Laporan Wartawan Tribunnews.com, Gita Irawan
TRIBUNNEWS.COM, JAKARTA - Peneliti Militer Centre for Strategic and International Studies (CSIS) Curie Maharani mengungkapkan dampak positif Undang-Undang (UU) Cipta Kerja (omnibus law) bagi sektor industri pertahanan.
Menurutnya, dengan adanya UU tersebut akan membuka peluang bagi adanya transfer technology terutama dari industri pertahanan asing baik di bidang produksi maupun riset.
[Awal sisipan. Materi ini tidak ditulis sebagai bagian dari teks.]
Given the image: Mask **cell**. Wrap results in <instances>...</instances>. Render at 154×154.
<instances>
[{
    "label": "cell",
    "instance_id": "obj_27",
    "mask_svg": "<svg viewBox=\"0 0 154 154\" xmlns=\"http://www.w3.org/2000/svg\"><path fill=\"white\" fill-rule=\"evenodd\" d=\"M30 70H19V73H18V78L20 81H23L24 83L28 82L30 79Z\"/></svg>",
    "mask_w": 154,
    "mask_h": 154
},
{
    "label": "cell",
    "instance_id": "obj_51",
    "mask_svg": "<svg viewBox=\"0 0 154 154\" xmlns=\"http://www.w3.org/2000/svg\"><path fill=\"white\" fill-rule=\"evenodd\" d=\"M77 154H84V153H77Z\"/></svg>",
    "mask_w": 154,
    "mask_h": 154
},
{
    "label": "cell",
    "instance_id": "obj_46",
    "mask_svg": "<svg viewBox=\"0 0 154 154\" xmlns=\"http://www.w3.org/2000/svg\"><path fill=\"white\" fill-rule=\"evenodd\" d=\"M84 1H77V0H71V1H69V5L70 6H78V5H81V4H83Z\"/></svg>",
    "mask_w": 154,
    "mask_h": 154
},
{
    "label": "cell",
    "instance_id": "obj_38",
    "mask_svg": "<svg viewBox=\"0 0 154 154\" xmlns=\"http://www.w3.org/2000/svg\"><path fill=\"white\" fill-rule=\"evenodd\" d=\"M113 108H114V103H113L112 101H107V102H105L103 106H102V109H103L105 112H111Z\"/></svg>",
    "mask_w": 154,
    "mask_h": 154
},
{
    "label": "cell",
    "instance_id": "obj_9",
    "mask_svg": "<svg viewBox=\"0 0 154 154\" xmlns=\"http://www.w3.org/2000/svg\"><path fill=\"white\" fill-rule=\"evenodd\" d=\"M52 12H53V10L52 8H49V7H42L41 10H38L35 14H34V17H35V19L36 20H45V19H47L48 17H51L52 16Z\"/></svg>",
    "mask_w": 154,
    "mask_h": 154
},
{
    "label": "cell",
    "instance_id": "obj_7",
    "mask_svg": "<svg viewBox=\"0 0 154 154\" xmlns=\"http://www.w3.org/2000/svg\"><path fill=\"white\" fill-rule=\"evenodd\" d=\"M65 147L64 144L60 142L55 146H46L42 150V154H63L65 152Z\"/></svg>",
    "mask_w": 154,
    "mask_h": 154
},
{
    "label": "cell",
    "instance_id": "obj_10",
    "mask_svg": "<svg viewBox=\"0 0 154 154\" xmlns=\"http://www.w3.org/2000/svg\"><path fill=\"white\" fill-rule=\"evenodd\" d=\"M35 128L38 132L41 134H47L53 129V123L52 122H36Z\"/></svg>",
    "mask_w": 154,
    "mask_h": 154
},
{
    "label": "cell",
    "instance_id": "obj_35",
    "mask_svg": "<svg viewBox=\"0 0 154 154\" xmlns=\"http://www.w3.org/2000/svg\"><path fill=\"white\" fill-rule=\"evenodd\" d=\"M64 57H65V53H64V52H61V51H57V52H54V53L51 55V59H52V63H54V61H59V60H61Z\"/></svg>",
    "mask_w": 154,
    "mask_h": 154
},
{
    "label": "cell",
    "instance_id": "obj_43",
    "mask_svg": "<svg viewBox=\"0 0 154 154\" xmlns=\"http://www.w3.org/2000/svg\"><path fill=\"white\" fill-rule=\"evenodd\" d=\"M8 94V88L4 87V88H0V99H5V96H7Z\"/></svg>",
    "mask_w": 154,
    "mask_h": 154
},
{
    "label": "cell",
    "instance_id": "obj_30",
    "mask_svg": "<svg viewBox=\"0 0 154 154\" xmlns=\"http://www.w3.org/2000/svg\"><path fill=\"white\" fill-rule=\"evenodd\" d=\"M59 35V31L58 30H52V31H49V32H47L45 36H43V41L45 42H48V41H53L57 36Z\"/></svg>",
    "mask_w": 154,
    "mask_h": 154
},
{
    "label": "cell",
Hal itu disampaikan Curie dalam tayangan Peluncuran dan Bedah Buku 75 Tahun TNI: Evolusi Ekonomi Pertahanan, Operasi, dan Organisasi Militer Indonesia 1945 - 2020 secara virtual di kanal Youtube CSIS yang diunggah pada Senin (2/11/2020).
"Harapannya ketika mereka produksi di dalam negeri, mereka melibatkan pekerja dari Indonesia, mereka mentransfer teknologi baik itu produksi maupun riset dan lainnya sehingga akan terjadi critical mass yang dibutuhkan untuk melengkapi kemampuan produksi dalam negeri," kata Curie.
Baca juga: Bankir Optimistis UU Cipta Kerja yang Diteken Jokowi Bisa Dorong Sektor Riil
Curie menilai hal tersebut mampu memberi dampak positif mengingat menurutnya hingga saat ini industri pertahanan BUMN belum mampu memproduksi banyak jenis alutsista.
Misalnya, kata Curie, PT Dirgantara Indonesia baru di pesawat angkut, helikopter, dan saat ini sedang bekerja sama dengan Korea untuk masuk ke produksi pesawat tempur.
Selain itu, kata Curie, PT PAL juga memproduksi kapal selam masih dalam bimbingan dari Korea Selatan dengan segala kekurangan dan kelebihan transfer technology yang memang tidak pernah mudah untuk dilakukan.
Kemudian, kata Curie, PT Pindad juga masih terbatas di kendaraan tempur dan juga beberapa amunisi kaliber kecil, besar, dan senjata ringan.
"Jadi ada banyak alutsista yang memang belum mampu dilakukan industri dalam negeri dan ini menurut saya sah - sah saja dan ini perlu dibuka untuk industri swasta dan industri asing," kata Curie.
Curie menjelaskan satu di antara hal yang diatur dalam UU Cipta Kerja (omnibus law) salah satunya mengatur mengenai diperbolehkannya investasi luar negeri terhadap sektor industri pertahanan dan juga dibukanya status pemadu utama atau lead integrator kepada industri pertahanan swasta.
Curie mengatakan hal tersebut menimbulkan pertanyaan dari kalangan industri dan akademisi karena hal tersebut tadinya merupakan salah satu agenda yang diangkat dalam revisi UU pertahanan namun kemudian ternyata dimasukan ke dalam omnibus law.
Baca juga: Sindiran Melanie Subono Hingga Kritikan Sudjiwo Tejo Ihwal Kontroversi Pasal-pasal UU Cipta Kerja
Namun demikian, kata Curie, sejauh ini beberapa industri swasta sebetulnya sudah mendapatkan status lead integrator meskipun bukan secara legal tetapi secara operasional yang berarti mereka sudah mendapatkan beberapa pekerjaan yang hanya bisa dilakukan oleh lead integrator.
Beberapa galangan kapal, kata Curie, misalnya sudah melakukan pengerjaan kapal-kapal cepat rudal yang kemudian pemasangan senjatanya terpaksa dilakukan baik itu di TNI maupun di industri BUMN karena memang sebenarnya lead integrator itu seharusnya di BUMN.
"Jadi untuk mengakali ketiadaan status itu akhirnya pemasangan senjata menjadi mengikutsertakan pihak ketiga dari BUMN dan dari TNI," kata Curie.